--- WHAT TO DO ---
Set down every record below exactly as written, but leave out the pictures.

--- Scraped caption text data ---
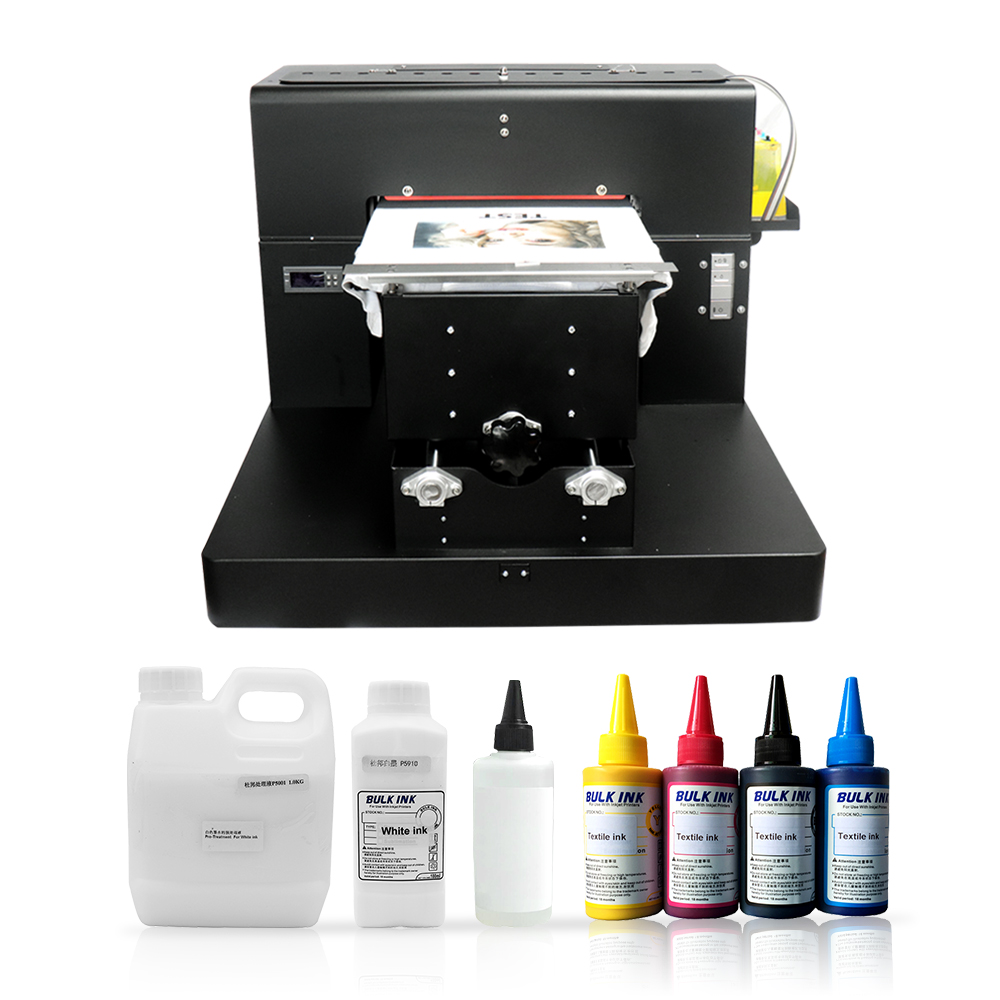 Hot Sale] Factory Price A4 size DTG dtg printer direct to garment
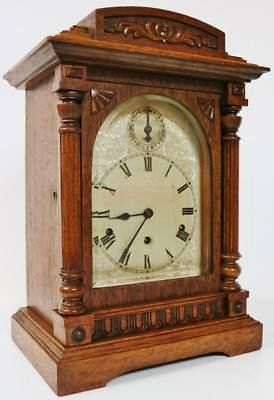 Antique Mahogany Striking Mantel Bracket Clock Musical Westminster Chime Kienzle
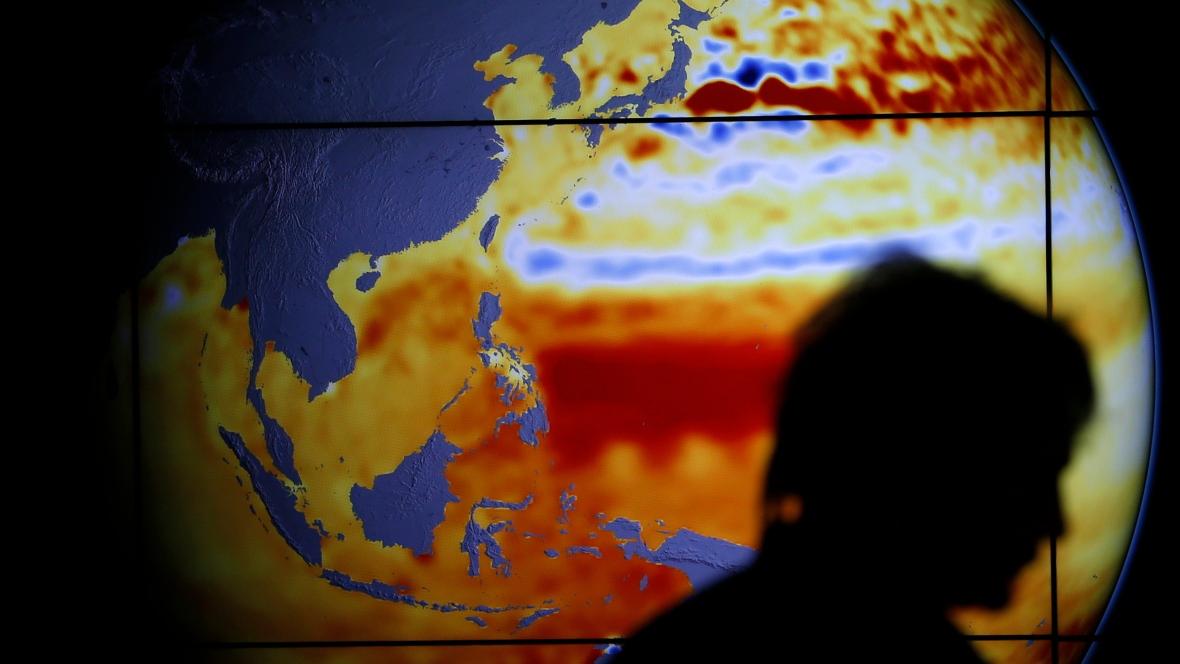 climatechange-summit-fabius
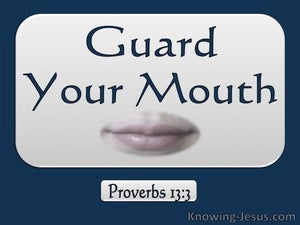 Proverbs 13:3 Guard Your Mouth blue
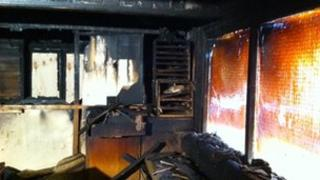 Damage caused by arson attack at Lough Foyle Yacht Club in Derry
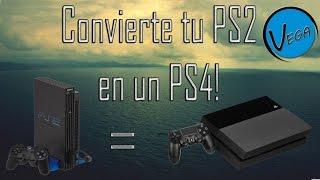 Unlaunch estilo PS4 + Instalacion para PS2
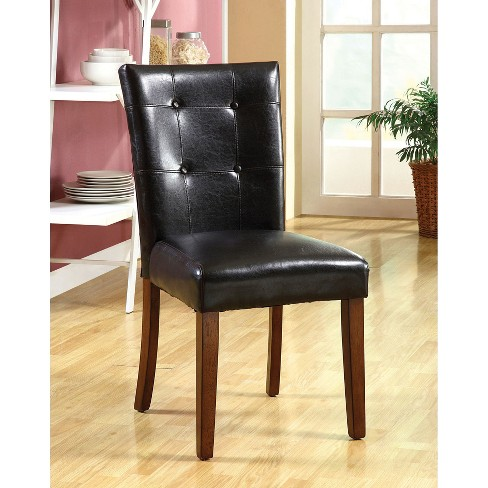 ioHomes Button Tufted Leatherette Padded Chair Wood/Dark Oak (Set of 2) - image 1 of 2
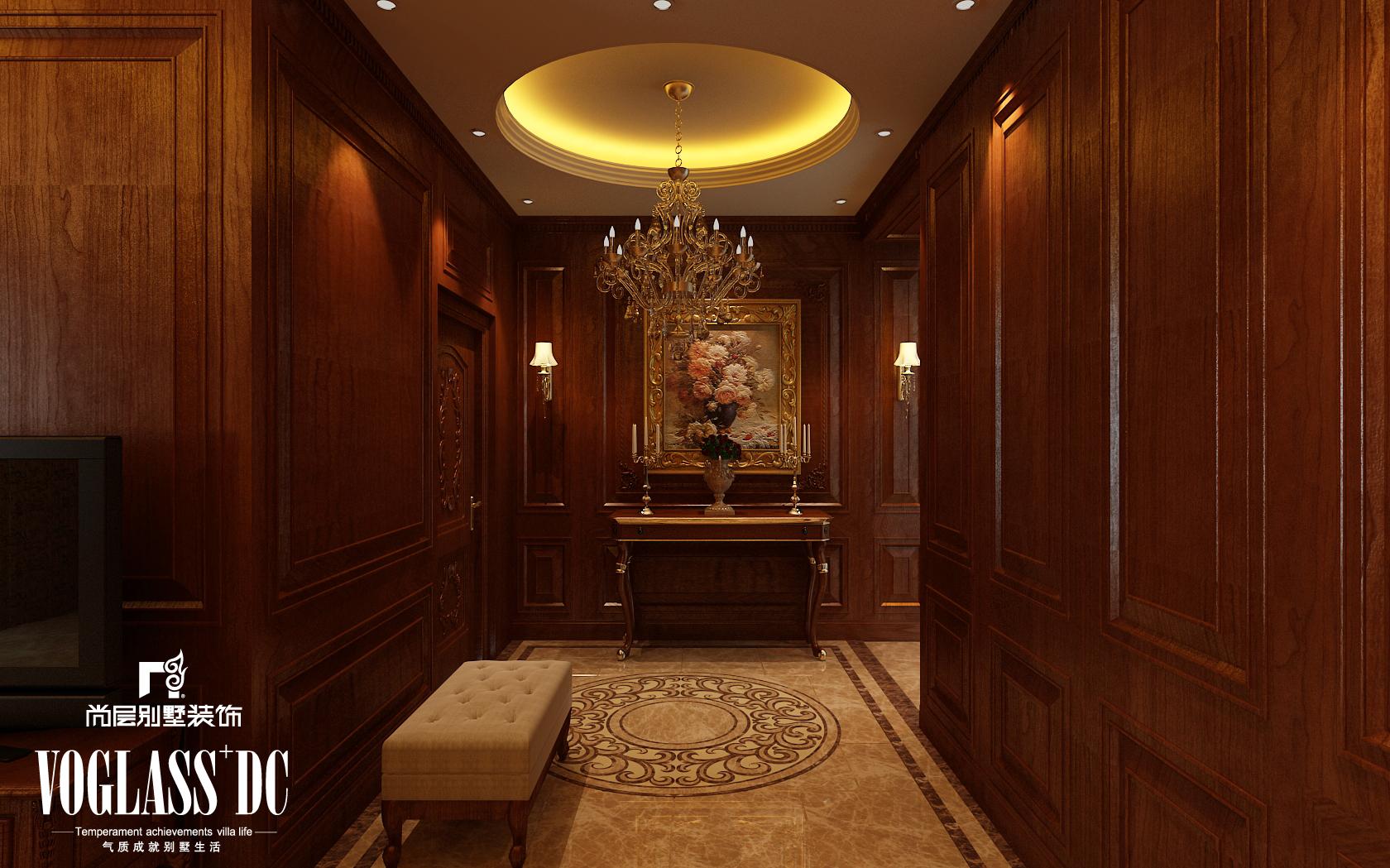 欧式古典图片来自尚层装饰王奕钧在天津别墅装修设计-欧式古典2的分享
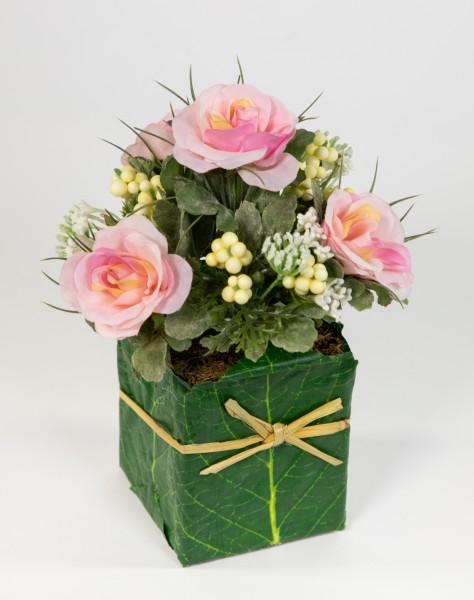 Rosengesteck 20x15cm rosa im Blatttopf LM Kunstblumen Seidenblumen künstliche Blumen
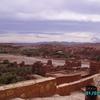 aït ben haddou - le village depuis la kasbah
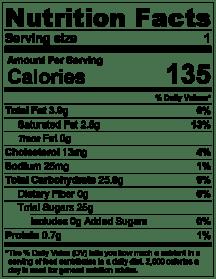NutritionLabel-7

--- EXERCISE RESULT ---
 Hot Sale] Factory Price A4 size DTG dtg printer direct to garment
 Antique Mahogany Striking Mantel Bracket Clock Musical Westminster Chime Kienzle
 climatechange-summit-fabius
 Proverbs 13:3 Guard Your Mouth blue
 Damage caused by arson attack at Lough Foyle Yacht Club in Derry
 Unlaunch estilo PS4 + Instalacion para PS2
 ioHomes Button Tufted Leatherette Padded Chair Wood/Dark Oak (Set of 2) - image 1 of 2
 欧式古典图片来自尚层装饰王奕钧在天津别墅装修设计-欧式古典2的分享
 Rosengesteck 20x15cm rosa im Blatttopf LM Kunstblumen Seidenblumen künstliche Blumen
 aït ben haddou - le village depuis la kasbah
NutritionLabel-7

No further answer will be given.